Isolation and culture of HMEC
The mammary epithelial cells (HMEC) were all derived from reduction mammoplasties of individuals with no known breast pathology, as reconfirmed by histopathology of the post-surgical specimens. HMEC were prepared by the method of Smith et al.  and grown at 37°C and 5% CO2 in DFCI-1 media . Cells were allowed to pass through stasis before infection with the hTERT construct, as described by Foster et al., Kiyono et al., and Rothenberg and Nolan .

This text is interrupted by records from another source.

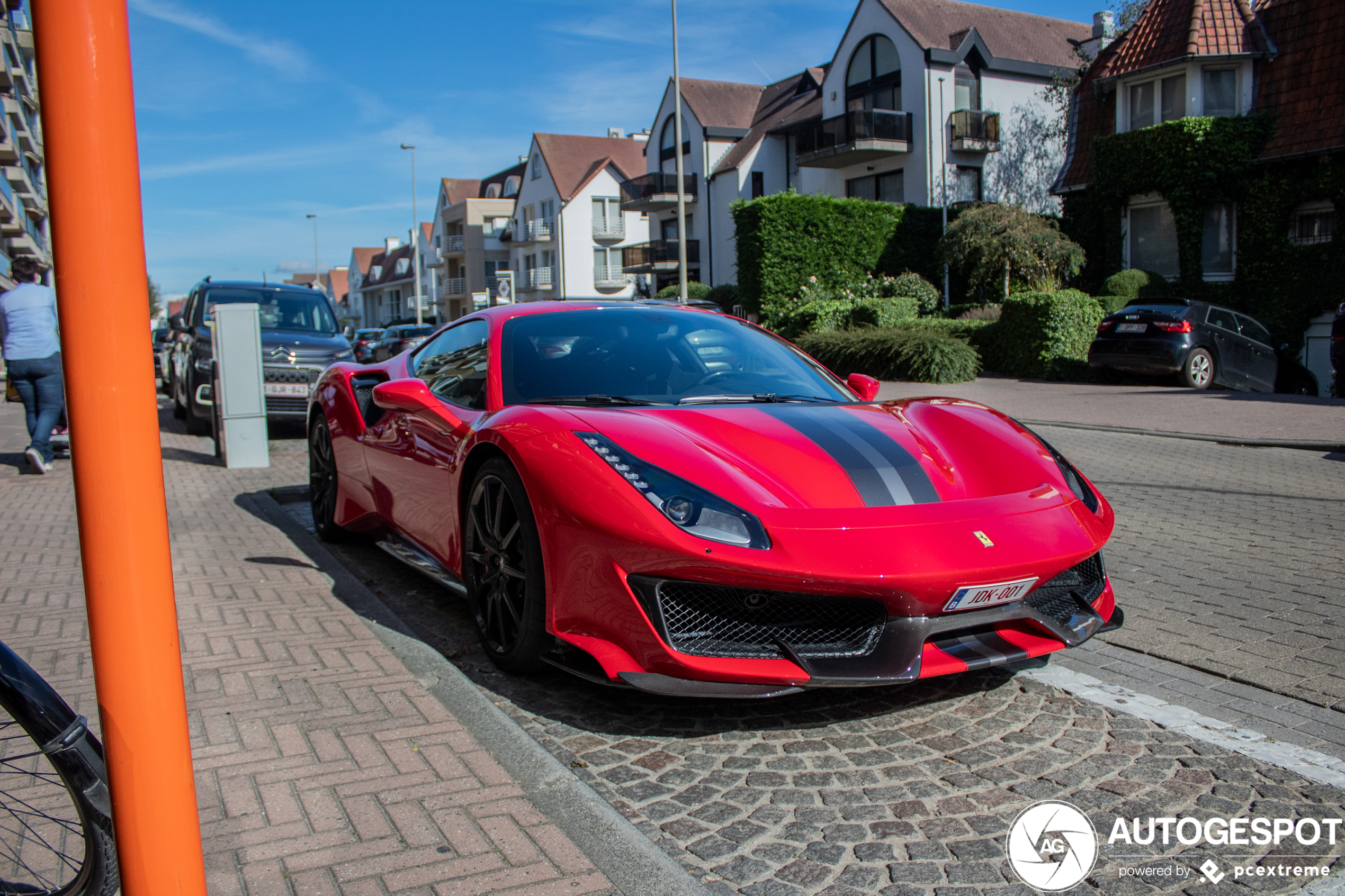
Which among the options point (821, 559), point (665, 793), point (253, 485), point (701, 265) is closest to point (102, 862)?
point (665, 793)

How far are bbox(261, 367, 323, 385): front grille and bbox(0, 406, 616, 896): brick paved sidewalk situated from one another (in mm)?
6669

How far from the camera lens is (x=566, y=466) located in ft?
10.7

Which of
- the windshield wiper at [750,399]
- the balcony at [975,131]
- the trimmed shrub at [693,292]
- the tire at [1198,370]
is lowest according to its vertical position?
the tire at [1198,370]

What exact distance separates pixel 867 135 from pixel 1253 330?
1769 centimetres

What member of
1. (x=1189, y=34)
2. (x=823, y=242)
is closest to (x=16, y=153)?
(x=823, y=242)

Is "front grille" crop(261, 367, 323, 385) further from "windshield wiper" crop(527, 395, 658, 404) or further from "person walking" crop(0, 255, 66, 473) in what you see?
"windshield wiper" crop(527, 395, 658, 404)

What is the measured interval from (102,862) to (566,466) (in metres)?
1.69

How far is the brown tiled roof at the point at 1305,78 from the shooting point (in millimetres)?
20422

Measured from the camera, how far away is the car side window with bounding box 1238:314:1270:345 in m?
16.4

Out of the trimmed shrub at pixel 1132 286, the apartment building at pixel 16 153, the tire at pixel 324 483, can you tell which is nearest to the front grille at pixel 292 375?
the tire at pixel 324 483

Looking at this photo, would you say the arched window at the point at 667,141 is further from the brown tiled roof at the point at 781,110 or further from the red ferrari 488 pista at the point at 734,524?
the red ferrari 488 pista at the point at 734,524

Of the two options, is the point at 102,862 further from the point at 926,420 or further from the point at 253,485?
the point at 253,485

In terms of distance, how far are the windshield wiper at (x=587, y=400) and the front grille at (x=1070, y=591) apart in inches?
61.2

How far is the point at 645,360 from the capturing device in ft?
14.1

Cell proliferation and staining
HMEC (human normal mammary epithelial cells) and our tumorigenic cells were seeded in glass 8-well chamber slides at a concentration of 104 cells per well and treated with FTI-277 and DMSO at 2.5, 5.0, 10.0, 15.0 and 20.0 μM concentrations for 5 days in duplicate. Cells were counted using Hemocytometer (blood cell counter) on 1st, 2nd and 5th days as well as stained with Phalloidin-TXR for cytoskeletal staining and DAPI for nuclear staining.

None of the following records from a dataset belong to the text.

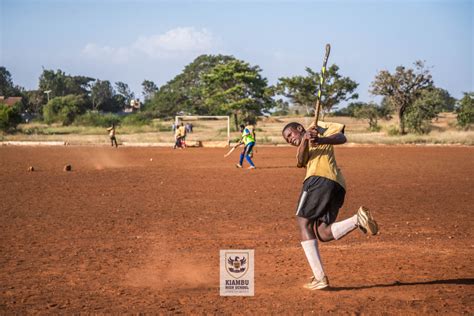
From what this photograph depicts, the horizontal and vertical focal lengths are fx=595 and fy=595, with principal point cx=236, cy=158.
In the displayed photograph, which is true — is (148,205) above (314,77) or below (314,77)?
Answer: below

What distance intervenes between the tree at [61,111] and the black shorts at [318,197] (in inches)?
2935

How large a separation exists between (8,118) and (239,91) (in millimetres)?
23967

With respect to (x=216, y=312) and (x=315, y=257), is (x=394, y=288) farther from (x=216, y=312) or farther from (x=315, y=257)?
(x=216, y=312)

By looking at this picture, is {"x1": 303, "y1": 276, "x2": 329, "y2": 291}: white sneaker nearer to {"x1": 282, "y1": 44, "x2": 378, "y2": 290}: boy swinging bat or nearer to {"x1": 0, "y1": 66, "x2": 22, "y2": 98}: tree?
{"x1": 282, "y1": 44, "x2": 378, "y2": 290}: boy swinging bat

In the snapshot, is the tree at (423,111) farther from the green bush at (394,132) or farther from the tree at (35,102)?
the tree at (35,102)

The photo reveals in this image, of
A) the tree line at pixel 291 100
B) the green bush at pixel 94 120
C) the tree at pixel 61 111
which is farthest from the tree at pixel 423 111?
the tree at pixel 61 111

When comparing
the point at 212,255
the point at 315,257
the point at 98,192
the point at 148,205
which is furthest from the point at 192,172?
the point at 315,257

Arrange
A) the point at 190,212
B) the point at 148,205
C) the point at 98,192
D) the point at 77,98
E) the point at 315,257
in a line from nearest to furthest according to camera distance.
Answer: the point at 315,257
the point at 190,212
the point at 148,205
the point at 98,192
the point at 77,98

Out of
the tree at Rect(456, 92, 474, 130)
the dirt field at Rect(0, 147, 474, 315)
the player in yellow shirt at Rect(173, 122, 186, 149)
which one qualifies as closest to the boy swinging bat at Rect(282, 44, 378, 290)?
the dirt field at Rect(0, 147, 474, 315)

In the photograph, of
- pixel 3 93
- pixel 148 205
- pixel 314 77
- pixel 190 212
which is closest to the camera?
pixel 190 212

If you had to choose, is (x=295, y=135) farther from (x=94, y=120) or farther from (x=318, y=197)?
(x=94, y=120)

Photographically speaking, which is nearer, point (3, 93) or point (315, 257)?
point (315, 257)

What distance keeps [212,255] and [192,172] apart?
13161 mm

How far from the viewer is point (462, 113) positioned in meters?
53.3
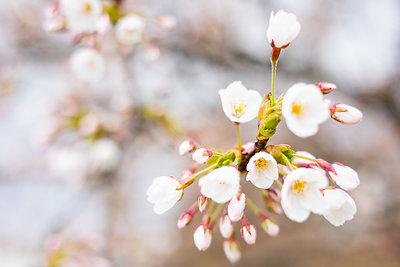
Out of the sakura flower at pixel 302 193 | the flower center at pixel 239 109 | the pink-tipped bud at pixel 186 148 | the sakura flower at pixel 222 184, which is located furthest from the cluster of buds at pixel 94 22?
the sakura flower at pixel 302 193

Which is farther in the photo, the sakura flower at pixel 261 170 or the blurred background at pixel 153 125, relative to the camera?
the blurred background at pixel 153 125

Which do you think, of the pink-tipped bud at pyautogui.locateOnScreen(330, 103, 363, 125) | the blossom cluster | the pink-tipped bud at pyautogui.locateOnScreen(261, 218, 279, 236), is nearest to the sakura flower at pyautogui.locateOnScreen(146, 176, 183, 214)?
the blossom cluster

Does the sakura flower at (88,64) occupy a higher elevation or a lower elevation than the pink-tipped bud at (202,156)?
higher

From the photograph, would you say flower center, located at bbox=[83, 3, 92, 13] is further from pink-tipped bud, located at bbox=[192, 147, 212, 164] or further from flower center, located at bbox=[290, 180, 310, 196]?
flower center, located at bbox=[290, 180, 310, 196]

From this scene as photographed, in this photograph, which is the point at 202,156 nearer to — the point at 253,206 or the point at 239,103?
the point at 239,103

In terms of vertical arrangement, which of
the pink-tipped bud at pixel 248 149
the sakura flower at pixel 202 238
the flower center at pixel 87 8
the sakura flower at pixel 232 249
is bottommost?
the sakura flower at pixel 232 249

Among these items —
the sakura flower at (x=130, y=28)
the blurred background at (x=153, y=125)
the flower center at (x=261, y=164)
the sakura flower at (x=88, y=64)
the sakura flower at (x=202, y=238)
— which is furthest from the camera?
the blurred background at (x=153, y=125)

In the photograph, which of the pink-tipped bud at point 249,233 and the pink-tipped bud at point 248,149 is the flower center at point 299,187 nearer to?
the pink-tipped bud at point 248,149

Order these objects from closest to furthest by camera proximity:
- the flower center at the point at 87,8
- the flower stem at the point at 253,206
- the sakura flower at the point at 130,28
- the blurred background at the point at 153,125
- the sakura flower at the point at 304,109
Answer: the sakura flower at the point at 304,109 < the flower stem at the point at 253,206 < the flower center at the point at 87,8 < the sakura flower at the point at 130,28 < the blurred background at the point at 153,125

Metaphase chromosomes from HMEC were prepared and G-banded (Wright's stain) using standard cytogenetic techniques . Briefly, after the cells were incubated with 0.06 ug/ul of colcemid at 37°C for 2.5 hours, they were trypsinized with trypsin/EDTA (0.5%/0.1%) and incubated in 2 ml of a 1:1 (by vol) mixture of 0.8% sodium citrate and 0.075 M potassium chloride for thirty minutes at 37 degrees C. This was followed by addition of 1 ml of Carnoy's fixative (3:1 by vol; methanol:acetic acid) and incubation at room temperature. The fixed cells were then spun down and resuspended in 1 ml of Carnoy's fixative. Metaphase chromosomes were prepared for G-banding and Spectral Karyotyping (SKY). Cells were analyzed based on clonality criteria and karyotypes were described by the recommendations of the International System for Human Cytogenetic Nomenclature (ISCN 2005) .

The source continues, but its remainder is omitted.